§ Exercise aim
Your task is to copy every line of the entries that holds the word "hoja".

§ Data for the task

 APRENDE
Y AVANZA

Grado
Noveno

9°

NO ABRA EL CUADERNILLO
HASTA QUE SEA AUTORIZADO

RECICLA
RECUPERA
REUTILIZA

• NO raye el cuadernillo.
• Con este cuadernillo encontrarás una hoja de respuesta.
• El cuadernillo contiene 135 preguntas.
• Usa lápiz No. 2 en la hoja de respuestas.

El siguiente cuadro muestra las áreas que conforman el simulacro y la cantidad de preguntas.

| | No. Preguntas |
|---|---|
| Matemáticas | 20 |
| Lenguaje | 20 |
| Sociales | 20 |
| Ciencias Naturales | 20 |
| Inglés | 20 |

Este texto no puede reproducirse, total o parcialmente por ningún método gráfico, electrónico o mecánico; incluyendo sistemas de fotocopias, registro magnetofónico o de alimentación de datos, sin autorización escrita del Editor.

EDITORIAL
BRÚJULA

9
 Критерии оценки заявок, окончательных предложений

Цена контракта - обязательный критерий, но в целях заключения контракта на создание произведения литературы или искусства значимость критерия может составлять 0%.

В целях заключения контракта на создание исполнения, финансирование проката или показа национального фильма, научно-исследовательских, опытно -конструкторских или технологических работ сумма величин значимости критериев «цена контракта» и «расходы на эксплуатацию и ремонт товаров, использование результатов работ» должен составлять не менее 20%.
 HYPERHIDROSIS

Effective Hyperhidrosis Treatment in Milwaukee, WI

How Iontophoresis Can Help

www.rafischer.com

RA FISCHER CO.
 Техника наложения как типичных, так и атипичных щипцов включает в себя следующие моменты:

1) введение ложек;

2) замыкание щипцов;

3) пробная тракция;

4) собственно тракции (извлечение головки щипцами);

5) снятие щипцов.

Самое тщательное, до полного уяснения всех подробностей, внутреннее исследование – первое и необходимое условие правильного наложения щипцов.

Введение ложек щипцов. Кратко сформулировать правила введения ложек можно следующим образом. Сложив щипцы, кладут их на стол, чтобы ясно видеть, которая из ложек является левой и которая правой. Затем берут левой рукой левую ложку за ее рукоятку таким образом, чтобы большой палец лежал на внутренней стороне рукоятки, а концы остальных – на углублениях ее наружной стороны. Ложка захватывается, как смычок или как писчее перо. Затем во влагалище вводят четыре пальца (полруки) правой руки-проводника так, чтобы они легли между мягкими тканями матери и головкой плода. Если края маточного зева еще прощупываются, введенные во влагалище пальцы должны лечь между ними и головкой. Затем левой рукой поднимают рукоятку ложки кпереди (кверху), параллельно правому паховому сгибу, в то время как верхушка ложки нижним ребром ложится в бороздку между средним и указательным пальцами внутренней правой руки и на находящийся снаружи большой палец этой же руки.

§ Solution for this task
• Con este cuadernillo encontrarás una hoja de respuesta.
• Usa lápiz No. 2 en la hoja de respuestas.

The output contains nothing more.